Why do people say the god of the bible is Omnisciencent?

by Elsewhere 96 Replies latest jw friends

  • snowbird
    snowbird

    It just riles me to have people say, "In order for God to be ___________, He has to be __________."

    WHO SAYS???

    Sylvia

  • superpunk
    superpunk

    I think I would have been more than just a little dissappointed if Adam had simply robotically obeyed the orders about the fruit, and was still wandering around that garden stark naked after how-ever many thousand years now. When is that guy going to show some initiative? A truly ROBOTIC ADAM could have done just that...

    Well said. Moreover, since the story's Adam did not have any "formative years", he must have been morally nothing more than a computer program (since there were no other humans his morality was what God programmed it to be). If I had personally written a computer program that malfunctioned, I would be more upset with myself (or possibly someone else who interfered with my program) than the program itself.

  • PSacramento
    PSacramento
    Hence - not omniscient.

    In regards to OUR choices, God knows what they are and God knows the results, but he doesn't "know" which choice we will make so, no, God is not omnisicent in your view because there is at least one thing God doesn't know and that is which of the choices he KNOWS we have, we will choose.

  • snowbird
    snowbird

    Harmonizing free will with God's omnisicence is an issue that has dogged the best of theologians.

    No one, save God Himself, has the answer.

    Sylvia

  • superpunk
    superpunk

    He is aware of ALL posibilites and outcome, big difference.

    Example:

    God decides to speak to you and you ask him, God will I win the lottery?

    God: Yes, IF you decide play the lottery on this day at this time at this palce and play these numbers.

    God knows but the decision is ours, God NOT telling us is keeping the "law" of free will in place.

    Adding the word "all" makes no difference to whether God can see into the future or not.
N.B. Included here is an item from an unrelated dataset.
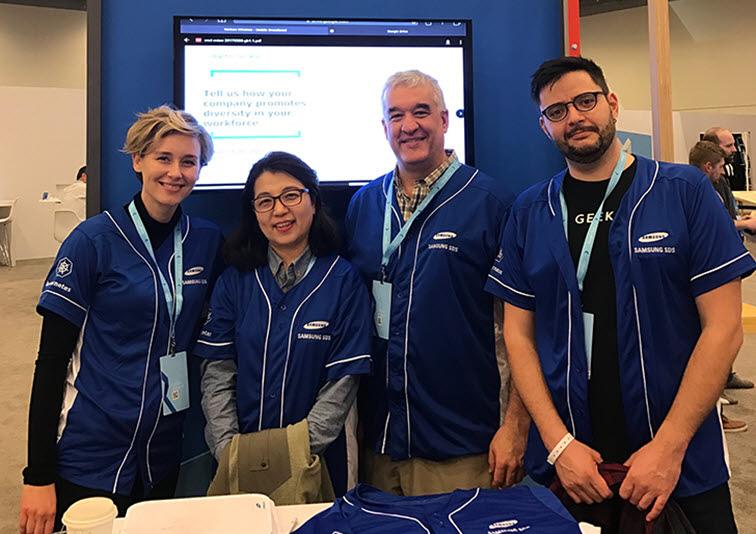 Google Cloud Next 참가한 Leah와 3명의 멤버들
Bible-God can and is recorded as doing a good deal more than simply write "If/Then" excel formulas.

  • Elsewhere
    Elsewhere

    Wow... this is even more fun than asking if god can create a rock so big that not even he could move it.

  • PSacramento
    PSacramento
    Adding the word "all" makes no difference to whether God can see into the future or not. Bible-God can and is recorded as doing a good deal more than simply write "If/Then" excel formulas.

    You believe in the bible?

  • notverylikely
    notverylikely

    God knows but the decision is ours, God NOT telling us is keeping the "law" of free will in place.
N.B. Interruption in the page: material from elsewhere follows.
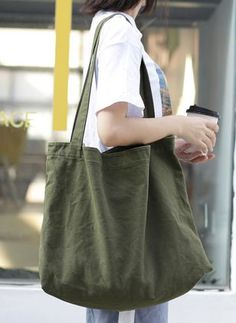 Latest fashion trends in women's Bags. Shop online for fashionable ladies' Bags at Floryday - your favourite high street store. Sacs Tote Bags, Diy Tote Bag, Diy Fashion, Fashion Bags, Sacs Design, Linen Bag, Fabric Bags, Canvas Shoulder Bag, Diy Clothes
    So, Adam didn't have knowledge of good and evil, God didn't know what he would do, just the options he had, Adam makes a choice God didn't know he would make, then God punishes Adam (who didn't know good from bad until he ate from the tree) for making a bad choice with death?

    That's not really free will, then, if the choice is "Do what I tell you or I will kill you and curse untold millions of your descendants with death and suffering. And I'm not going to tell you that until after you make the bad choice. And you don't know what good and bad means until after you make the choice."

    WHO SAYS???

    The bible says god knows everything. Is the bible wrong?

    God knows the results, but he doesn't "know" which choice we will make

    Then how could he know the results? How could he know that at 3:50 PM EST I will write this? What if instead I had chosen to get coffee and not written this until 3:55? How can he know the results without knowing the choices we make?

  • notverylikely
    notverylikely

    Harmonizing free will with God's omnisicence is an issue that has dogged the best of theologians.

    No one, save God Himself, has the answer.

    So then it's useless to me?

    God: "I have the winning lottery numbers."

    Me: "Can I have them?"

    God: "No."

  • Leolaia
    Leolaia

    The Yahweh of J is the most anthropomorphic, and human, of the whole OT. He takes a walk in the afternoon to enjoy the cool air, he comes down from heaven to witness the building of the tower, he regrets his decisions, he smells the delicious aroma of Noah's sacrifice, etc. This is exactly how most deities in the ANE were conceptualized. Omniscience is a byproduct of monotheism and that didn't arise in its complete form until the exilic period in Deutero-Isaiah (the older parts of the OT are henotheistic). And then only later do we have more transcendent views of God, such as what we find in parts of the NT.